Оказалось, приехал навестить его Генка Курячий, закадычный дружок, спортсмен, только что вернувшийся из отпуска. Недавно он выиграл чемпионат Уральского военного округа, съездил к родным на Украину, и сейчас его вещмешок топорщился бутылками с горилкой, шматами украинского сала, домашними пирожками и прочей снедью, которой снарядила его в дорогу родня.

До смены оставался час, оказавшийся вполне достаточным для походного застолья и обмена последними новостями. А новости были существенные – Генку пригласили в Киевский институт физкультуры, и он настойчиво уговаривал Рачихина подаваться туда же. Володька, вроде, был не против, но тогда его будущей профессией представлялась ему география. Да и не так уж часты были случаи, чтобы отпускали не дослуживших свой срок – а Володьке предстоял еще один, последний, год. К тому же, было время карибского кризиса, из военных частей перестали отпускать и солдат, и офицеров – даже в короткие увольнительные, не говоря уже об очередных отпусках…

И все же не дослужил Рачихин последнего года – на окружных соревнованиях тренер Ленинградского института физкультуры, объезжавший военные части в поисках талантливых спортсменов, предложил Володьке, имевшему к тому времени первые разряды по легкой атлетике и гандболу, поступать к ним. Друзья, собравшиеся на Володькины проводы, повторяли – вернешься в часть, руки не подадим.

Ленинград

И Рачихин не вернулся.

Как-то, за пару недель до вступительных экзаменов, сидел он на примятой влажной траве стадиона; концы наброшенного на голые плечи легкого полотенца полоскались на сильном ветру, ровно и упруго дувшем со стороны залива. Рядом на колышке болтались гимнастерка и галифе.

– Солдат, здравствуй!

Рачихин обернулся: перед ним стоял китаец, совсем молодой, низкорослый, в аккуратно застегнутой на все пуговицы полувоенной курточке и темно-синей фуражке. По-русски он говорил почти без акцента. Удивление Рачихина быстро рассеялось – китаец представился, объяснив ему, что четвертый год учится в Ленинградской академии художеств.

– Заработать хочешь?

Еще бы, деньги Володьке нужны были позарез: кормиться приходилось в столовых, иногда в ресторанах – когда собиралась компания, пришлось купить и кое-что из гражданской одежды…

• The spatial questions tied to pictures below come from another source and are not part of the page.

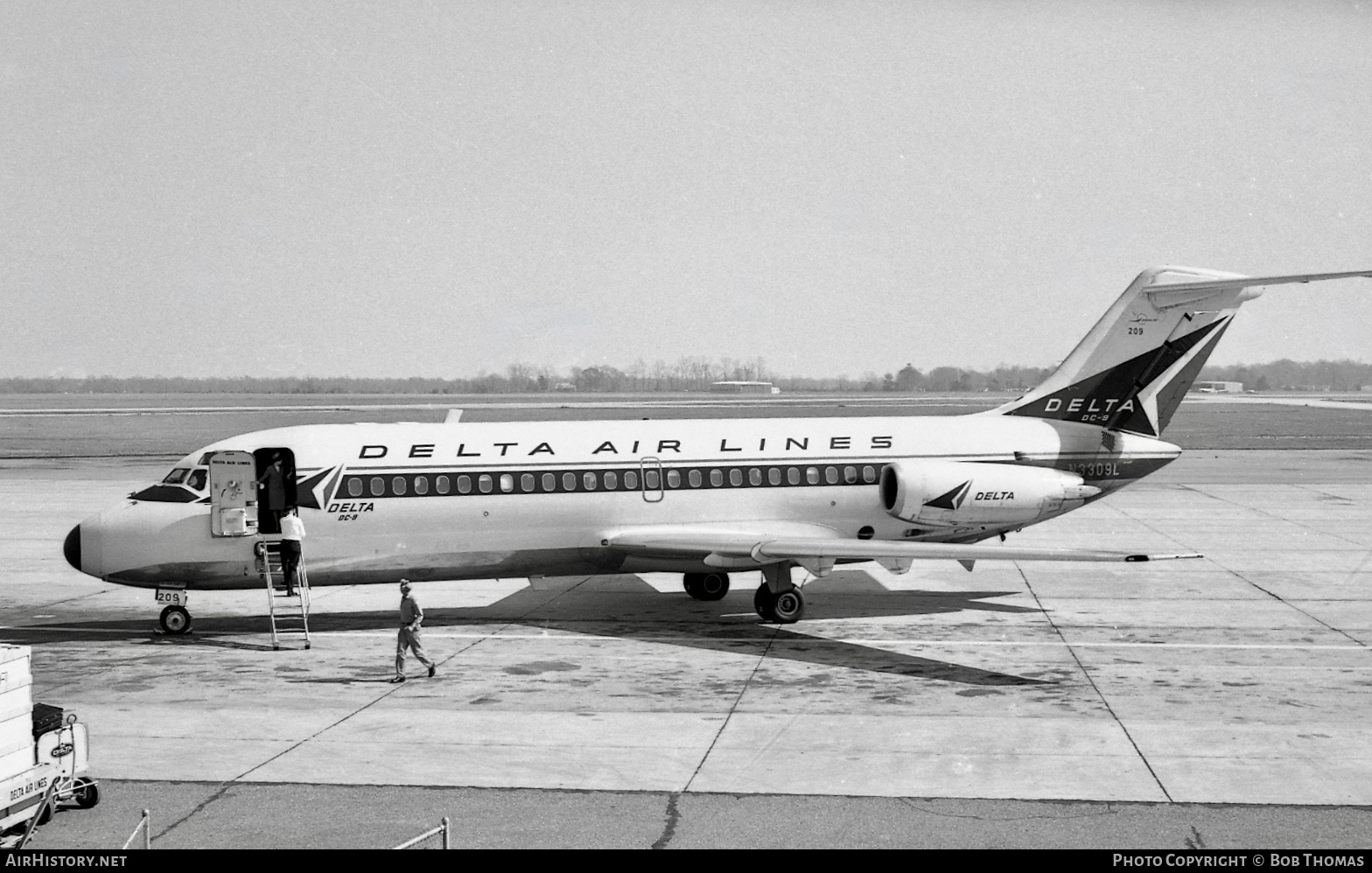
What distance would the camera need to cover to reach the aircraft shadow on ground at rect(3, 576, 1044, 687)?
1925 centimetres

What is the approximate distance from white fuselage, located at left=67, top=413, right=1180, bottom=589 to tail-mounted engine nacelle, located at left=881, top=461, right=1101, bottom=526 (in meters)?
0.22

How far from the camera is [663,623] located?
22.2 meters

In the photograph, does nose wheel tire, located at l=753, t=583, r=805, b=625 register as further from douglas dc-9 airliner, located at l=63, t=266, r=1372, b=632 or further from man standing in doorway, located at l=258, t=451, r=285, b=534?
man standing in doorway, located at l=258, t=451, r=285, b=534

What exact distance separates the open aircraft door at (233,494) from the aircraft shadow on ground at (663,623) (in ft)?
5.83

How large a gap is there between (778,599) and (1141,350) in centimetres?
857

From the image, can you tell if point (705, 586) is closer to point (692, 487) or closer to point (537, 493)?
point (692, 487)

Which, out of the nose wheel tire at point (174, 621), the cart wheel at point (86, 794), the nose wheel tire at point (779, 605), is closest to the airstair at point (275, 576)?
the nose wheel tire at point (174, 621)

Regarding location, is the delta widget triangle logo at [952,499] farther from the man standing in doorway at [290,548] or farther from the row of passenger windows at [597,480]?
the man standing in doorway at [290,548]

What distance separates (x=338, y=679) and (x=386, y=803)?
5.80m

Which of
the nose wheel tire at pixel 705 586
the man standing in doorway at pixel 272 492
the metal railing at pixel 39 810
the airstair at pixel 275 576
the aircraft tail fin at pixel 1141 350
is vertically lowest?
the nose wheel tire at pixel 705 586

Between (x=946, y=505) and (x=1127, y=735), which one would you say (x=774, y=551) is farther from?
(x=1127, y=735)

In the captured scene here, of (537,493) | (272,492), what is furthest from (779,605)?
(272,492)

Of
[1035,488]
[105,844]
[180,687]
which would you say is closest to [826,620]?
[1035,488]

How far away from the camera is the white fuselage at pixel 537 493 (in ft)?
67.8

Так Рачихин, еще не поступив в институт, обрел первую, действительно понравившуюся ему поначалу гражданскую профессию – он стал натурщиком. Китаец платил ему два рубля за час позирования – как позже оказалось, рубль он приплачивал Рачихину из своих личных денег, официальная ставка натурщика составляла 1 рубль в час. Позже уже, сблизившись по-дружески с Володькой и узнав, что тот – коммунист, он показывал ему дадзыбао, переводил их текст и довольно откровенно поругивал советский образ жизни: по бумагам, мол, у вас все правильно, а в жизни… Мысленно Володька соглашался с ним, но отмалчивался, не решаясь ни спорить, ни соглашаться вслух.

 

Возникали постепенно новые знакомства: Володька попал в довольно замкнутый круг художников-академиков, которые тоже приглашали его позировать – Томский, Аникушин. Работы прибавилось, появились лишние, вроде бы, деньги – но и уставать стал он сильно, доходя порою почти до предела своих сил после многочасовых тренировок: отстоять же еще три часа в классе казалось невозможным: тело деревенело, земля многократно увеличивала силу своего притяжения, и удержать руку, например, в заданном положении или просто сохранить требуемую позу стоило почти нечеловеческого напряжения. А утром – снова стадион…

Единственным просветом казалось тогда короткое знакомство с дочкой Аникушина. Володька стал часто бывать в его мастерской, роман с дочерью художника развивался в положенном ему русле, дело подходило к женитьбе. Экзамены в институт были к этому времени уже сданы, на кафедре легкой атлетики, куда Рачихин был принят, шли регулярные занятия. А судьба сделала очередной зигзаг – не без его, разумеется, участия: Володька, оставив позирование, стал актером миманса в Ленинградском театре оперы и балета. Режиссер труппы, коротко оглядев его спортивный торс, бросил на ходу – завтра будешь выносить Клеопатру!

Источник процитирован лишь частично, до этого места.